Zadania do wykonania:
A: Powtórz dosłownie część fragmentu o kosztach procesu, zaczynając od „W konsekwencji, w” i ciągnąc aż do „(punkt 3. wyroku).”.
B: Odpowiedz krótko na pytania do fragmentu o kosztach procesu:
(i) W jakim stopniu uwzględniono powództwo?
(ii) W jakiej kwocie przyjęto stawkę minimalną wynagrodzenia pełnomocników stron?
(iii) Na podstawie którego przepisu k.p.c. Sąd Okręgowy odstąpił od obciążenia powoda pozostałymi kosztami sądowymi?

Wybrany fragment:
___
W konsekwencji, w pozostałym zakresie żądanie przyznania zadośćuczynienia, ponad zasądzoną kwotę, Sąd pierwszej instancji oddalił, jako nadmierne i nieuzasadnione (punkt 3. wyroku).

Dodano, iż w punktach 4., 5. i 6. wyroku Sąd ten orzekł o kosztach procesu, w tym kosztach postępowania apelacyjnego, na podstawie przepisów art. 98 i 99 k.p.c. w związku z poprzednio obowiązującymi przepisami rozporządzenia Ministra Sprawiedliwości z dnia 28 września 2002 roku w sprawie opłat za czynności adwokackie i odpowiedniego dotyczącego radców prawnych z uwagi na datę wytoczenia powództwa. Mając na uwadze stopień uwzględnienia powództwa w 80 % i uwzględniając kwoty wynagrodzenia pełnomocników stron w stawce minimalnej (3.600 zł) wraz z uiszczonymi opłatami skarbowymi (34 zł po obu stronach), jak również po stronie powoda uwzględniając koszty zastępstwa procesowego przed Sądem Okręgowym w B. jako sądem odwoławczym (1.800 zł), którego apelacja była uzasadniona, mając na uwadze przepis art. 100 k.p.c. dokonano rozliczenia kosztów procesu w punkcie 4. wyroku. Nadmieniono, iż brak było podstaw do uwzględnienia wynagrodzenia pełnomocnika powoda w stawce wyższej, albowiem sprawa nie była skomplikowana, nie można mówić o wyższym, niż normalny, nakładzie pracy pełnomocnika i sam rodzaj sprawy nie wskazywał na takie przesłanki. W punkcie 5. wyroku Sąd pierwszej instancji nakazał pobrać od pozwanego, w stopniu w jakim przegrał proces, nieuiszczone przez powoda koszty procesu, w postaci opłaty sądowej od pozwu i od rozszerzonego żądania, kosztów biegłego i opłaty sądowej od uwzględnionej apelacji powoda. Jednocześnie Sąd Okręgowy odstąpił od obciążenia powoda pozostałymi kosztami sądowymi na podstawie art. 102 k.p.c. (punkt 6. wyroku).
___
Surowe dane:
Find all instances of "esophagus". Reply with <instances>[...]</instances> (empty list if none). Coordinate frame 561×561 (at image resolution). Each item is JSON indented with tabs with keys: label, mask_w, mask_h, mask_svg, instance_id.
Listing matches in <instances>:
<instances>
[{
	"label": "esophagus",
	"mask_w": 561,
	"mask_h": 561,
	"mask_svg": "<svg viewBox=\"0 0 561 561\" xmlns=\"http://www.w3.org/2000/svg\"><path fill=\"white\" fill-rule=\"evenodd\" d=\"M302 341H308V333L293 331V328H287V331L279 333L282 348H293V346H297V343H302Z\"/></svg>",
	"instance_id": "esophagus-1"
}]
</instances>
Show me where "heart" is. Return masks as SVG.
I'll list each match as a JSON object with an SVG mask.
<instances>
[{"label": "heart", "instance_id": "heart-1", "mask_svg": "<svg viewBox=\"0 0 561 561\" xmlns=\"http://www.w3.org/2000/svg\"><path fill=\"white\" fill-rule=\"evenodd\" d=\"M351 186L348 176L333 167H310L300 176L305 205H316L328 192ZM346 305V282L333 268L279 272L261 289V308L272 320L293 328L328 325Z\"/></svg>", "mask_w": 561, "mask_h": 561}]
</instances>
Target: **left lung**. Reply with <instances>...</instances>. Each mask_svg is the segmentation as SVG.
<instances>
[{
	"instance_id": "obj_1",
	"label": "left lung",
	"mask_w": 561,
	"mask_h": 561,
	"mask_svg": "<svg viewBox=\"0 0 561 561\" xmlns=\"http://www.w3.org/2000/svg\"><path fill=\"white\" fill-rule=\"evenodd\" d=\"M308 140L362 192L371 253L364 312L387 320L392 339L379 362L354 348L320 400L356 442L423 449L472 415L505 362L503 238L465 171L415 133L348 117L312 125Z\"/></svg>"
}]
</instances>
___
Udzielone odpowiedzi:
A:
W konsekwencji, w pozostałym zakresie żądanie przyznania zadośćuczynienia, ponad zasądzoną kwotę, Sąd pierwszej instancji oddalił, jako nadmierne i nieuzasadnione (punkt 3. wyroku).

B:
(i) W 80 %.
(ii) 3.600 zł.
(iii) Art. 102 k.p.c.